I retired from the US Air Force, where I served as a sysadmin for 20 years. With my pension and disability pay, I'm able to live comfortably without work now. I could go back into the field and easily double or triple my income... but then I won't have all the free time to enjoy my life like I'm doing now. So, retired life is good enough for me.
When I joined back in 2002, we were known as Communications, or Comm. The Cyber thing is actually pretty new. In the last few years, I was still calling us Comm guys. I had a new Airmen ask me why I didn't call us Cyber guys; apparently, they finally started teaching that in our tech school. Our squadrons are still called Communications Squadrons, though.
Yeah it took a huge amount of effort so far, but I'm about 80% through. It helps that I have been using Linux and Foss in general in work and play (but rarely desktop) since the 90's. I realize I won't get to 100%, for example email is way too much hassle to self host for me personally. Protonmail has been a solid middle ground for me coming from Gmail. Some accounts I simply can't change the email so those are going to stay forwarded for now.
The biggest outlay so far was switching from Evernote to Joplin, as I had over 12 years of history (270 notebooks, 12,000 notes).
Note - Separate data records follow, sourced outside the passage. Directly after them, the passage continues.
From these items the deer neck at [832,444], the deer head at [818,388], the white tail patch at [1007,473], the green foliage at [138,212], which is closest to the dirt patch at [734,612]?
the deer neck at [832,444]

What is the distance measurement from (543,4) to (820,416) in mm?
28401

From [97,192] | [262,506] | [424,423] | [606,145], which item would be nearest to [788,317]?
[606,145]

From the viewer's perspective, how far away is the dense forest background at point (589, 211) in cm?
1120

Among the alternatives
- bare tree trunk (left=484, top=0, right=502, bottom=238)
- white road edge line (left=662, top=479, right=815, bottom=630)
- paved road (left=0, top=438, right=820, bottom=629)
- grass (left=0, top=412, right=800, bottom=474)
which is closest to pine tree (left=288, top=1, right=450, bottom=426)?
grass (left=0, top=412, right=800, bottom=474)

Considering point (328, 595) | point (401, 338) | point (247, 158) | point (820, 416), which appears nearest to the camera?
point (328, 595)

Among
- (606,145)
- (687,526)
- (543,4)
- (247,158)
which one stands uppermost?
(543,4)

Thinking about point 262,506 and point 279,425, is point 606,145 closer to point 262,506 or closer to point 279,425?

It took me something like 4 full days of effort but feels glorious now that it's done.
Preparing to talk with my boss about my pay and seeing if there's a 5 year plan for our department. Also brushing off the old resume/LinkedIn in case needed.
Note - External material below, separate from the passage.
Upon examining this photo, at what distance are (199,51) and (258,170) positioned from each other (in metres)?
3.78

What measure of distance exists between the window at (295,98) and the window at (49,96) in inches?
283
Hating my current job, that was once the job of four people, with the passion of a thousand suns while I wait for my final offer letter after I countered. A job that pays more and has a set list of responsibilities and allows for creativity.
It's like the worst case of senioritis I've ever had.
I got a bunch of heads this year to double our team footprint.
I'm using those guys to bring 1mm/month of aws cost back onsite into a kubernetes cluster as well as moving existing on prem services into the same kubernetes and a few other clusters.
I think we've decided the sweet spot is that we build fast with AWS and bring the winners home to lower our opex. Its a relatively nuanced look at how we build and support our products.
So, I've got a few heads on managing legacy, a couple on migrating legacy to on prem k8s, a couple on just managing k8s and physical host lifecycle.
And I'm just kinda floating just helping people out as needed. And I'm not a manager so I have full ability for direction setting and task creation and I don't have to do any reviews or expense reports.
So as a systems eng, this is the best gig I've had in 15 years.